When we first arrived here 11 years ago, I thought that gardening in a tough climate would mean that our quest for beauty would be elusive.
It’s not that I didn’t think it was beautiful to begin with – this place was beguiling, and Grant and I knew that from our very first encounter.
But in creating a “conventionally beautiful” garden, I knew we would have a big challenge on our hands, especially considering our previous gardening endeavours were in the gentle and somewhat artificial environs of the city.
Through losses and failures aplenty, of the wrong plants planted with all the best intentions, which either keeled over in the heat or survived only to succumb to the frosts that first winter, I learned a few valuable lessons:
The idea of beauty is a hugely subjective one. It’s a concept as personal and as unique as we are. But in gardening, it’s the common quest that unites us all. We are all striving, it seems, for a sense of beauty, whether it be growing our own food, collecting geraniums, or even tending terrariums.
Finding beauty through our own endeavours is as natural as finding good company, and as instinctive as seeking love. But, above all, I’ve learned it’s also about being flexible. It’s about finding a kind of beauty that works, and also understanding that it can be fleeting.
Our closest town is Newstead, population 820. It’s an historic town, small and pretty. Its main street is flanked by an avenue of old elms, behind which sits an itsy-bitsy collection of houses and businesses.
It has an immaculate, award-winning butchery with an interior seemingly unchanged since 1925. There’s a pub, an independent supermarket, a combined post office-chemist (with a drop-down counter for dispensing scripts and issuing stamps), a swimming pool, one cafe, and surely the world’s smallest croquet club.

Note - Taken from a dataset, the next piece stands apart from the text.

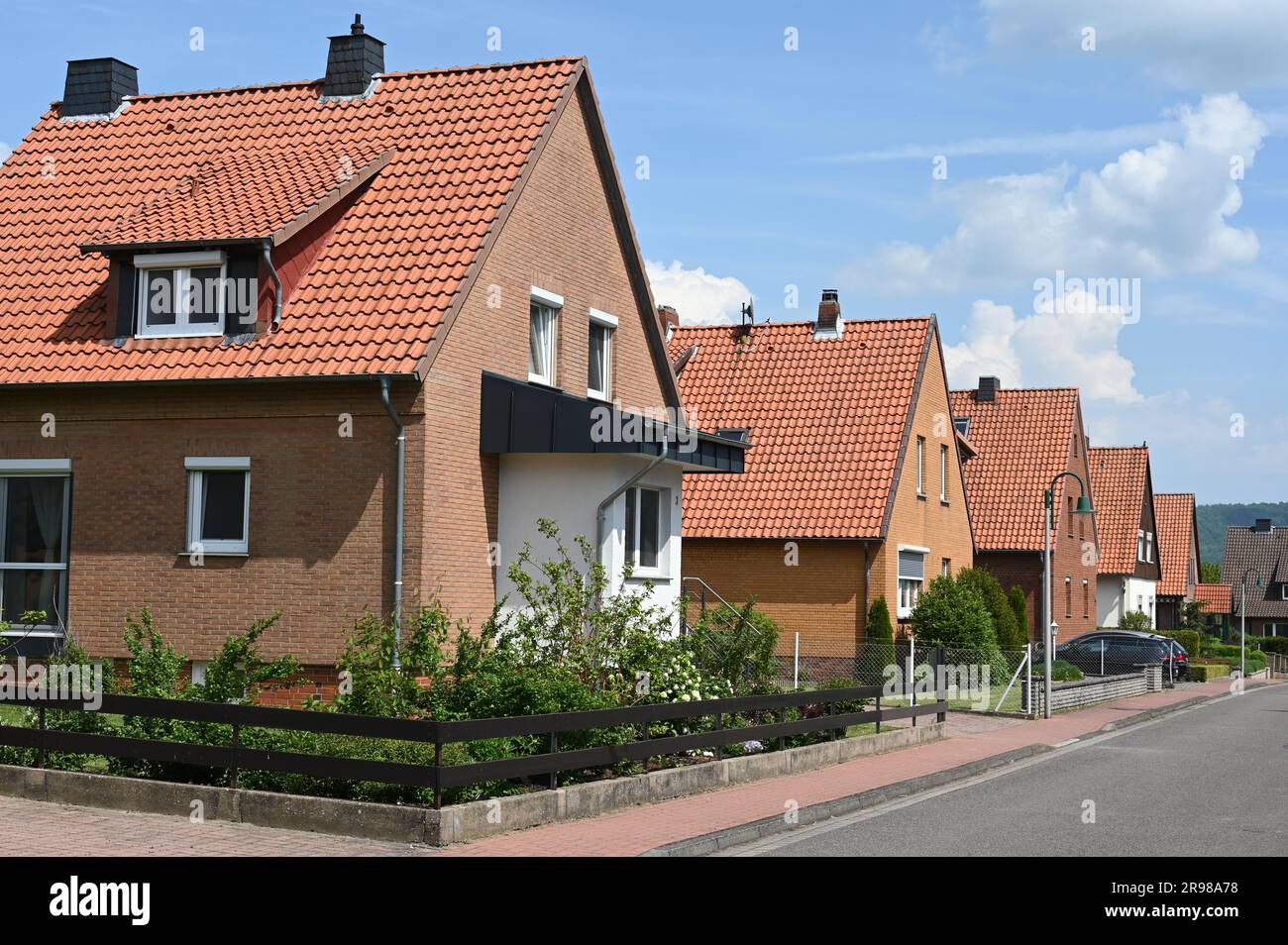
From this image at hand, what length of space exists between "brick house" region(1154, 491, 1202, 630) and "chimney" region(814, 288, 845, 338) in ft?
129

The Men’s Shed next to the old knitting mill has a blue wooden aeroplane on its roof, painted with the words “receding airlines”. Beside that, a levee encircles the town protecting it from the unpredictable waters of the Loddon.
There are some great gardens, too.
Our good friend Lesley, who lives on the edge of town in a classic Victorian house, has created supreme beauty in her garden by recreating a slice of 19th century England. I have never seen another garden out our way where the most delicate and cherished cottage garden plants thrive. Lesley’s garden is almost collapsing under the roses, the exuberant lupins, the great towers of delphiniums and hollyhocks. Beneath it all, a menagerie of chickens runs riot. She has triumphantly created the kind of garden we never could, and it’s magnificent.
Just down the road, Chris was on the brink of throwing in the towel after only a couple of plant failures. But he has found his own version of beauty by discovering natives. In a flush of courage, and with a garden plan including new paths of crushed recycled bricks, he has found fresh determination in a garden now teeming with native birds and wildlife.
And there’s a house we pass that has a kind of Flintstones garden in-the-making, of great round river rocks arranged curiously into piles around newly planted clumps of Washingtonia robusta (fan palm) – a kind of beauty unlike anything else in Newstead.
Meanwhile, on the outskirts of town, where the Loddon winds its sinuous path among the poplars, a couple in a new-build, adrift in a paddock, have planted their first tree. From the road I can see it’s a sapling Persian silk tree. I can also see the beginnings of a path that has been scratched out of the parched ground.
And so, true to this unspoken instinctive code and perhaps without realising, their own particular quest for beauty begins.